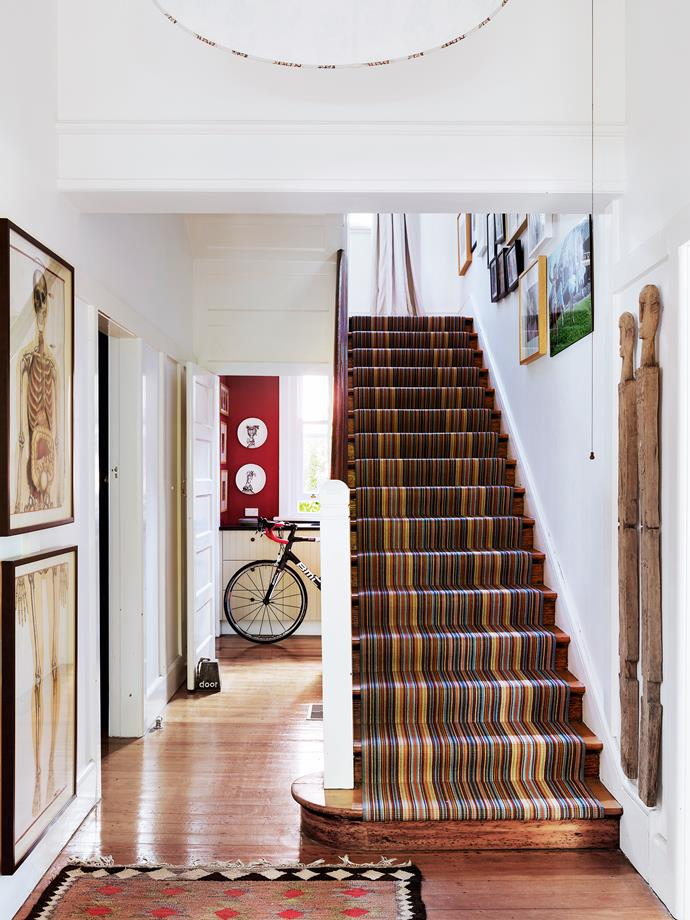 "The approach to the stairs gives a view through to the red [laundry](http://www.homestolove.com.au/5-laundries-that-deserve-to-be-in-the-spotlight-1700|target=""_blank"")."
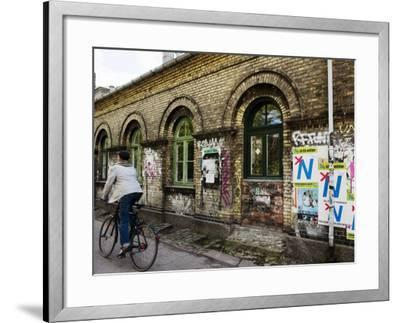 Cyclist in Freetown Christiania, with Anti European Union Posters on Wall-Christian Aslund-Framed Photographic Print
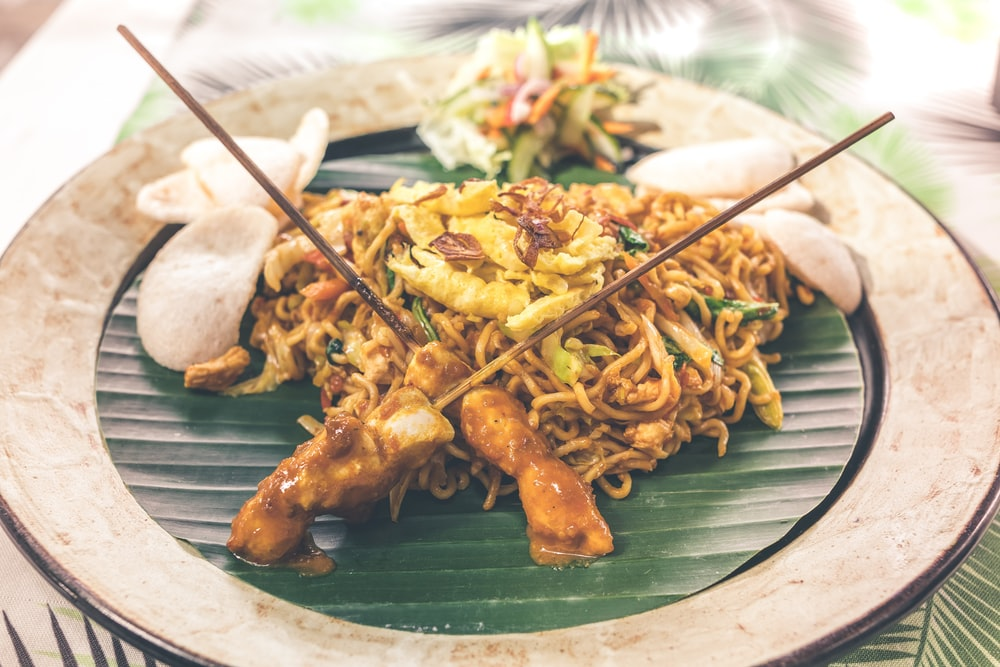 stir fry noodles and barbecue with side dish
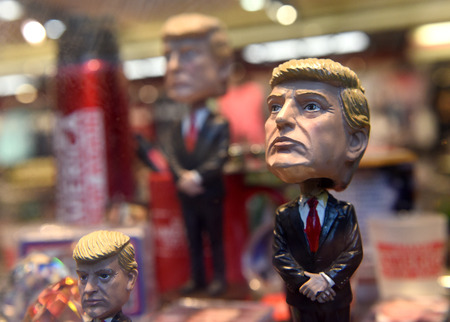 New York, USA - May 31, 2018: Donald Trump bobble head other souvenirs in the gift shop in New York. Editorial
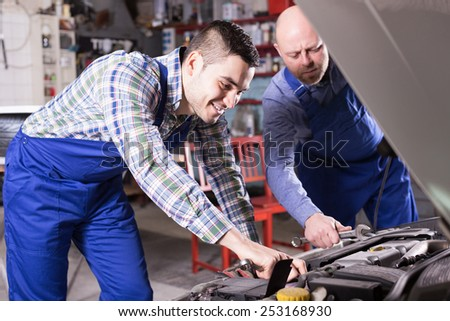 Portret to professional mechanics repairing car of client - stock photo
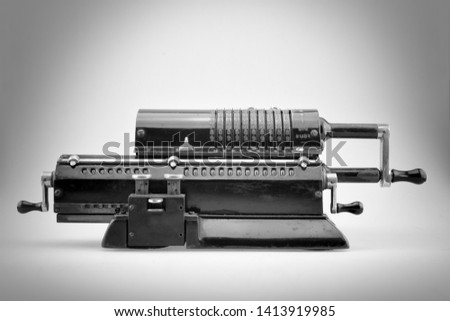 Ancient pinwheel mechanical calculator.This is a mechanical device used to perform automatically the basic operations of arithmetic, rendered obsolete by electronics calculators.Black and white shot. #1413919985
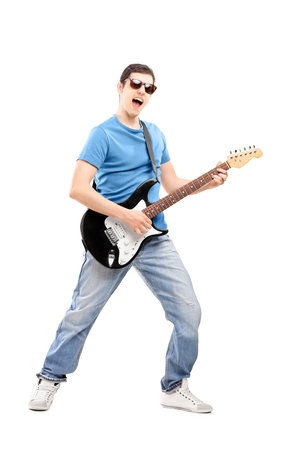 Full length portrait of a male musician playing an electric guitar, isolated on white background photo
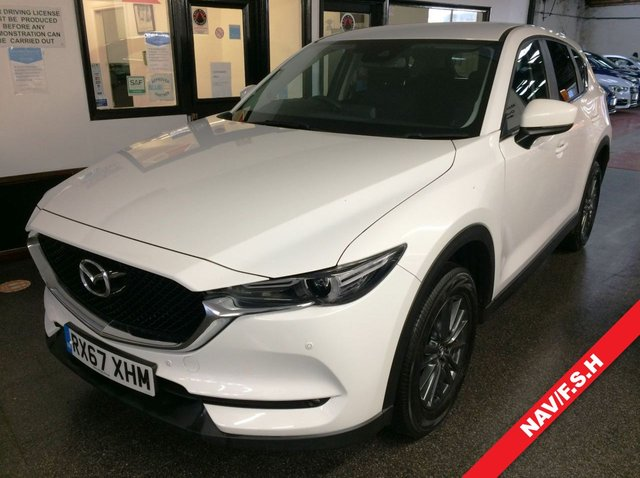 USED 2017 67 MAZDA CX-5 2.0 SE-L NAV 5d 163 BHP Supplied with new front brake pads and two new front tyres. This 1 owner petrol powered Mazda CX5 SE - L SUV is finished in White with Black cloth seats, privacy glass and Anthracite Grey alloy wheels. It is fitted with power steering, Mazda Navigation, cruise control,  remote locking, electric windows and mirrors with power fold, climate controlled air conditioning, Bluetooth, front and rear park assist, alloy wheels, privacy glass, LED lights,  DAB Stereo with USB & Aux port and more.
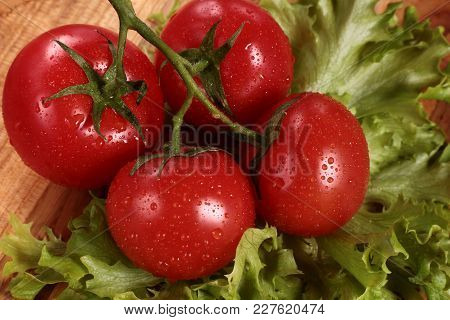 Red Juicy Tomatoes With Lettuce Leaves On The Table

# # #

BRIEF
Pictures aside, repeat exactly every line from the top of the listing above through the line bearing "Full length portrait", inclusive.

TASK RESPONSE
 "The approach to the stairs gives a view through to the red [laundry](http://www.homestolove.com.au/5-laundries-that-deserve-to-be-in-the-spotlight-1700|target=""_blank"")."
 Cyclist in Freetown Christiania, with Anti European Union Posters on Wall-Christian Aslund-Framed Photographic Print
 stir fry noodles and barbecue with side dish
 New York, USA - May 31, 2018: Donald Trump bobble head other souvenirs in the gift shop in New York. Editorial
 Portret to professional mechanics repairing car of client - stock photo
 Ancient pinwheel mechanical calculator.This is a mechanical device used to perform automatically the basic operations of arithmetic, rendered obsolete by electronics calculators.Black and white shot. #1413919985
 Full length portrait of a male musician playing an electric guitar, isolated on white background photo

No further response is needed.